Some might argue that this was special pleading on behalf of Merseyside. If it was special pleading, I agree that it was justified for Merseyside has many problems. The hon. Member for Wirral, South has said that he had made no special pleading; it just so happens that Merseyside has unique problems. I do not wish to destroy this nice little coalition. It has all been very friendly, at 12.54 in the morning.

However, I must tell the hon. Gentleman that the other passenger transport areas in the country, where rural land and conurbations are mixed up, have particular problems. Conservative Members are prepared to join a coalition for their own areas but are not prepared to recognise our points about the need for integration and for special problems to be dealt with across the board.

The Minister has never given any justification for maximum precept orders of this kind. Why does he think that he knows better than the people on the ground? It is clear that the Members of Parliament for Merseyside accept, if not every line of Merseyside's submission, at least a sufficiently large part of it for its claims to be justified.

It has been calculated that the average ratepayer on Merseyside will save 5p a week as a result of the drop in the precept from 28·5p last year to 27p this year. For that extra 5p a week, we could have alleviated some of the problems that we face. I do not know why the Minister is so rigid in his belief that he and Whitehall know best.

There has been a strong plea for the tolls for the Mersey tunnel to come off. The trouble with the Government is that they do not know what they want to do. There is no consistency. Hon. Members on both sides of the House have referred to the Humber bridge. I do not think that the Government felt particularly generous towards the Humber; it was simply that the Humber faced a real financial crisis and unless something was done, the local authorities would have gone bankrupt. Therefore, the Government acted. Such an ad hoc solution does create resentment and lead to charges of inconsistency which, in many cases, are justified.

It is perfectly reasonable for the hon. Member for Wirral, South to ask where the Labour party stands on toll estuarial crossings, whether on tunnels or bridges. No doubt, if he had not done so, the Minister would have. I have made it perfectly clear in all my discussions with the motoring organisations, the Freight Transport Association and the Road Haulage Association, that I would be perfectly happy to see tolls disappear tomorrow. The only snag, which I would have made clear, is that I do not want the cost of that to fall on the Department of Transport budget.
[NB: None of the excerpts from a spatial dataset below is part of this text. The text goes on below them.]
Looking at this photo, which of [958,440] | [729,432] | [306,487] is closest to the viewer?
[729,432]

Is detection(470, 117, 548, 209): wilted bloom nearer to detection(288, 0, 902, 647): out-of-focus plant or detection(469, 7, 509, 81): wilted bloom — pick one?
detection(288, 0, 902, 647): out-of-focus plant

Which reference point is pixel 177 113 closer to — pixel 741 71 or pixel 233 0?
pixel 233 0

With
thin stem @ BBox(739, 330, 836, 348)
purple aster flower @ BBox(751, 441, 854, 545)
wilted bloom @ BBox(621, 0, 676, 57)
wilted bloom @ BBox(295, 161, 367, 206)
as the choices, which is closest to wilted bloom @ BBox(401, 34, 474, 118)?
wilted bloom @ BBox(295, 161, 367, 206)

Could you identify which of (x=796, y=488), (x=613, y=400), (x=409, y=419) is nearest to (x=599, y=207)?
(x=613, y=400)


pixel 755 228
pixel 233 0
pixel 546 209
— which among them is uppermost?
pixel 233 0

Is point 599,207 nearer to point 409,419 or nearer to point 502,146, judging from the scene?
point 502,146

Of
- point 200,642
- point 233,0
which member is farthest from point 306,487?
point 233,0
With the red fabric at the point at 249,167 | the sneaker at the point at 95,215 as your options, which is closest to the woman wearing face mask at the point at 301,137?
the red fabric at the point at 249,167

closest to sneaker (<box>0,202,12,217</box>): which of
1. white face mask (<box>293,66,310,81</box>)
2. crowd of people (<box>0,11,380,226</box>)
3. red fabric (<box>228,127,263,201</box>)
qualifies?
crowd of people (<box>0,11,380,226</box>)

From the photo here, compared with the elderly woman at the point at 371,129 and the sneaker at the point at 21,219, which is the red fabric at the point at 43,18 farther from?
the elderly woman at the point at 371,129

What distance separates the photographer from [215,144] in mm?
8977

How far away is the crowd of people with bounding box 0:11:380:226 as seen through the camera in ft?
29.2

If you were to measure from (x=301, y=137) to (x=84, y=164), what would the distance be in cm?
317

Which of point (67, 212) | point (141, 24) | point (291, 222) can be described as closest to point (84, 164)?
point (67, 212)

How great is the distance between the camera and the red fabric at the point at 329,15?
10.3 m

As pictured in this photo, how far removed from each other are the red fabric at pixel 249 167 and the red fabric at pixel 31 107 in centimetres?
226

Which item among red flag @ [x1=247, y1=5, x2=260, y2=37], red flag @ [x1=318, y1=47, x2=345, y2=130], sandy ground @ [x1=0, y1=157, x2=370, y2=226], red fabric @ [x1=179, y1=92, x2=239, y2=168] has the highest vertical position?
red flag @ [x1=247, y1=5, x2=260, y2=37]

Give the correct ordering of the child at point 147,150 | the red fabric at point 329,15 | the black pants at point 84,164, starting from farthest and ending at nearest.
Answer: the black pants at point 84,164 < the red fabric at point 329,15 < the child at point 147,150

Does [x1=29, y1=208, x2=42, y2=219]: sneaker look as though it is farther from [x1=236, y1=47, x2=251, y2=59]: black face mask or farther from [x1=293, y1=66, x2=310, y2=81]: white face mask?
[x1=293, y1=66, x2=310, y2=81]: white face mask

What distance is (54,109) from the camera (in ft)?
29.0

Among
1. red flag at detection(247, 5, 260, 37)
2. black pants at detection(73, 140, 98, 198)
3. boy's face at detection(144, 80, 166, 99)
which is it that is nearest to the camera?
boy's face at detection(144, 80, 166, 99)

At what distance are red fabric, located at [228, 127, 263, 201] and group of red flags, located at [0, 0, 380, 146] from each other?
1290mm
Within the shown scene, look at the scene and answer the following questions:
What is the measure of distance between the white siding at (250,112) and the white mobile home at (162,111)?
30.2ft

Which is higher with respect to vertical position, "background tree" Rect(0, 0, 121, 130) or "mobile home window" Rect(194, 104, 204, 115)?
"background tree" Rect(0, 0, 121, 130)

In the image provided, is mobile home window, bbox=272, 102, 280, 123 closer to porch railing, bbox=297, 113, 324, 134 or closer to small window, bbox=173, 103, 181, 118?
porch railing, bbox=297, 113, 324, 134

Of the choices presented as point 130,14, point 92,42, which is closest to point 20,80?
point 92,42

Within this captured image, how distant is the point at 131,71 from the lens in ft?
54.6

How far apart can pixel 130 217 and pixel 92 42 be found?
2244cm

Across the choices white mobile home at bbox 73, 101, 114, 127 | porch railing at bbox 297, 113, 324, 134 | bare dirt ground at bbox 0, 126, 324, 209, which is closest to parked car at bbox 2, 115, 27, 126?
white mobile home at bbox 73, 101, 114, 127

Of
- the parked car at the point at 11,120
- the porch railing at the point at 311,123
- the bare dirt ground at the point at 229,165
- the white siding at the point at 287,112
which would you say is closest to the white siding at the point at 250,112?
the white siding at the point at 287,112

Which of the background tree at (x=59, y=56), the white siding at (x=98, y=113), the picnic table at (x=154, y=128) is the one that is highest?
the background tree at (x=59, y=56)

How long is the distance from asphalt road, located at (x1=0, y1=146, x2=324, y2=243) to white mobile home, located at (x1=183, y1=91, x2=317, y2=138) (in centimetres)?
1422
There are those who say that they want more and better roads and rail and bus services. If the choice is doing away with the tolls today with the cost falling on the Department of Transport budget, or spending more money on roads, rail or bus services, I know what my choice would be. I would rather have the money to spend on new and improved services. As somebody once said, one cannot spend the same pound twice. However, there is another way of dealing with the matter, as the Select Committee on Transport suggested in the previous Parliament. I cannot remember the detail, but it entailed partly a write-off by the Secretary of State on the Treasury budget and partly the phasing out of the local authority share over a period of years.

The Minister must have some policy on all the toll crossings, and he must try to deal with people fairly. To some extent, he is hoist by his own petard with the Dartford-Thurrock crossing, which will be a toll bridge. He faces problems with leaks concerning the massive expansion of toll facilities on motorways and elsewhere. He will have to resolve that problem quickly.

The Minister rightly pointed out in the earlier debate that section 42 of the Transport Act 1985 permits district authorities to opt out of the PTA system. People are worried that the Department or the Ministry — either inadvertently, because they are not explaining themselves properly, or because they do not understand properly—is encouraging people to opt out. Will the Minister say that he is neutral on this matter and that he is not encouraging people to opt out? I would prefer him to go further and say that he is not neutral, but that he is positively encouraging district authorities to remain in the PTAs.